O poder econômico financia e elege a maioria dos deputados e senadores. Assim, a pauta é determinada e, portanto, hegemonizada pelos interesses dos ricos e poderosos donos de grandes e rentáveis negócios no País — os empresários urbanos e rurais e os banqueiros.

O Poder Judiciário, a seu turno, conspira, com os demais poderes (Legislativo e Executivo) contra os trabalhadores e garante aos “donos do poder” que tudo se mantenha dentro da “lei e da ordem”. Isto ficou mais evidente depois do impeachment da ex-presidente Dilma Rousseff em 2016. “Em seu conjunto, o Poder Judiciário atua como avalista da desigualdade e das relações vigentes de dominação — o que corresponde, aliás, à posição do direito como ‘código da violência pública organizada’, como escreveu Poulantzas.”13

Há um conjunto de decisões do STF que expressam esse entendimento, 4 são relevantes14: 1) redução de 30 para 5 anos do prazo prescricional para reclamação em relação ao deposito em favor do emprego do FGTS; 2) suspensão de Súmula do TST que tratava da ultratividade15 de cláusula de acordo e convenção coletiva; 3) reconhecimento da prevalência do negociado sobre o legislado16; e 4) autorização da terceirização na atividade-fim da empresa, revogando Súmula do TST, com requerimento para que a decisão tivesse repercussão geral.
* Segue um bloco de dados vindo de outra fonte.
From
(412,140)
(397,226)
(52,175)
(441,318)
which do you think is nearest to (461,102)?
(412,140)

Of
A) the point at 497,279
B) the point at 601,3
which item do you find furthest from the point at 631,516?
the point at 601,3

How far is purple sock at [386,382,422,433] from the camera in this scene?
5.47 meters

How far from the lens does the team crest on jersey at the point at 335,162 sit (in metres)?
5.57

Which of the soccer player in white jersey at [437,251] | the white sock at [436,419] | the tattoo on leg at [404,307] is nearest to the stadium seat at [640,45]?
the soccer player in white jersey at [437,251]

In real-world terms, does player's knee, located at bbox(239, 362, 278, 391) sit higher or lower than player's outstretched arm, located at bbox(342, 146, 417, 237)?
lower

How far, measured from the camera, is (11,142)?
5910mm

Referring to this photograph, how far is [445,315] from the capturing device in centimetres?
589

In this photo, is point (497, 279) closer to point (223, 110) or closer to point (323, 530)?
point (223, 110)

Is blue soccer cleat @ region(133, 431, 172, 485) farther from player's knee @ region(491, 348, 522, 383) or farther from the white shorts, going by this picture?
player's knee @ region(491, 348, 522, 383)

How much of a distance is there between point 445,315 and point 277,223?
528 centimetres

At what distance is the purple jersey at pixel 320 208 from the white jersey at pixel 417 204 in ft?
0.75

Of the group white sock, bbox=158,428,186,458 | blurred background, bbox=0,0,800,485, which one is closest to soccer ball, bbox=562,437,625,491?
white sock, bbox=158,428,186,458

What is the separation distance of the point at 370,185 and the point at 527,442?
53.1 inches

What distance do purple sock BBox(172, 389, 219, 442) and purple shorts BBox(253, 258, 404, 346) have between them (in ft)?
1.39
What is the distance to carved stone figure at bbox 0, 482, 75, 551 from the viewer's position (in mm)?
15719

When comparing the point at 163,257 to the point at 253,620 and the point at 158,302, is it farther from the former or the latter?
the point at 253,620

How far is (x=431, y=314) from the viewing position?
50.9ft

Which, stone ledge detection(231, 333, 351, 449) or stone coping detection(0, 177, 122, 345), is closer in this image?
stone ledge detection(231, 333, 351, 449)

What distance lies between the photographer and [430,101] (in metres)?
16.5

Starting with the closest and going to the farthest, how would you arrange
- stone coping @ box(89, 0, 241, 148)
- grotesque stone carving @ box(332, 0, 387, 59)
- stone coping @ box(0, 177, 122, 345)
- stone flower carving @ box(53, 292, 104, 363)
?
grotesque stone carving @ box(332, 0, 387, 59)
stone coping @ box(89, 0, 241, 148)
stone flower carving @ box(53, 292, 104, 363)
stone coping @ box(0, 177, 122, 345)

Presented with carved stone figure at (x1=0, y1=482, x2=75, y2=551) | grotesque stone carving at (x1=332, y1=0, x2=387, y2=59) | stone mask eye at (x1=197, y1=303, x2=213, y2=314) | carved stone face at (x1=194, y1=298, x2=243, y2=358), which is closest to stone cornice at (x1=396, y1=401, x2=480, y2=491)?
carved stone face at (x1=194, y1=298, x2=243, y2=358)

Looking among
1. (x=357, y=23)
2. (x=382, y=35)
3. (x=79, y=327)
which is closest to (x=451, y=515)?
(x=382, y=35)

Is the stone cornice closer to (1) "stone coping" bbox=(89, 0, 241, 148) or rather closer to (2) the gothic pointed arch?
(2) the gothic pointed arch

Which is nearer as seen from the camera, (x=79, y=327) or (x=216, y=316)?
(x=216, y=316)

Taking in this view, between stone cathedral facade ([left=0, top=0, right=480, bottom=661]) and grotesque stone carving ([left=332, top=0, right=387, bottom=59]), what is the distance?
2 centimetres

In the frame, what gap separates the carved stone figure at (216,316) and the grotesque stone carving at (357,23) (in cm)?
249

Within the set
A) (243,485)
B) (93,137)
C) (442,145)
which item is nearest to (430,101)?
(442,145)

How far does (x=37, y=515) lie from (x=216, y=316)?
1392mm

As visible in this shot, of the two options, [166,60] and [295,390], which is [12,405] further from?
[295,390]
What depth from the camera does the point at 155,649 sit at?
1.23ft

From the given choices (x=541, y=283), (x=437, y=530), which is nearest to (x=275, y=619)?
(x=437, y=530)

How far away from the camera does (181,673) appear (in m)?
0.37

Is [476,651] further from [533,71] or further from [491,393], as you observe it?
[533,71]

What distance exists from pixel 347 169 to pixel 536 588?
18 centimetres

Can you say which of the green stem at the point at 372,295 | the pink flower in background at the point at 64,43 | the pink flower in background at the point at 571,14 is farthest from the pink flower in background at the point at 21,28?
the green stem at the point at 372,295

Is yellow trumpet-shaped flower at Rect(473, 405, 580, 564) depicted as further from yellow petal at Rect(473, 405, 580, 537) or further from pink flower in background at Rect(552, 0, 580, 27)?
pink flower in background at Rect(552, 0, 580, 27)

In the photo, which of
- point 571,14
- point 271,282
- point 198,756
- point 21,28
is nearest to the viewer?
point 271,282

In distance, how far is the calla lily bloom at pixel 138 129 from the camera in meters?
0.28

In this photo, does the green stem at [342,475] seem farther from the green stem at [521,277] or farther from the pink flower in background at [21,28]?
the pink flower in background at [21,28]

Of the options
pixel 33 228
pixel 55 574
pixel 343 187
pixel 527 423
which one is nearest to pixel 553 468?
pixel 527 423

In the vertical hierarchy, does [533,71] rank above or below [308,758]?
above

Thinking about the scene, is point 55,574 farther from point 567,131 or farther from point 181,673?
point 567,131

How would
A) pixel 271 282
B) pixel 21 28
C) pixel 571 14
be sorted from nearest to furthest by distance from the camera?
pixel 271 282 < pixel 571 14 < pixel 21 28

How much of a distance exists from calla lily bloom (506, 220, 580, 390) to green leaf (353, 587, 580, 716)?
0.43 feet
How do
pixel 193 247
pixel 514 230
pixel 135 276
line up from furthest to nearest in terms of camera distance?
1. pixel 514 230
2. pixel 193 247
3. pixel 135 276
Isto significou que qualquer empresa poderia funcionar sem funcionários próprios, terceirizando toda sua força de trabalho.

Assim, as instituições não reagem à altura a Bolsonaro porque, ao fim e ao cabo, seus representantes são os mesmos que, de algum modo, se locupletam com a captura do Estado e dos recursos públicos para seus interesses e fins privados. E, embora, o atual presidente não tenha sido o da preferência dos “donos do poder”, ele aderiu e aceitou sem restrições, o receituário econômico daqueles, que é “tocado”, sem questionamentos, pelo ministro da Economia, Paulo Guedes. Estão todos “em casa”.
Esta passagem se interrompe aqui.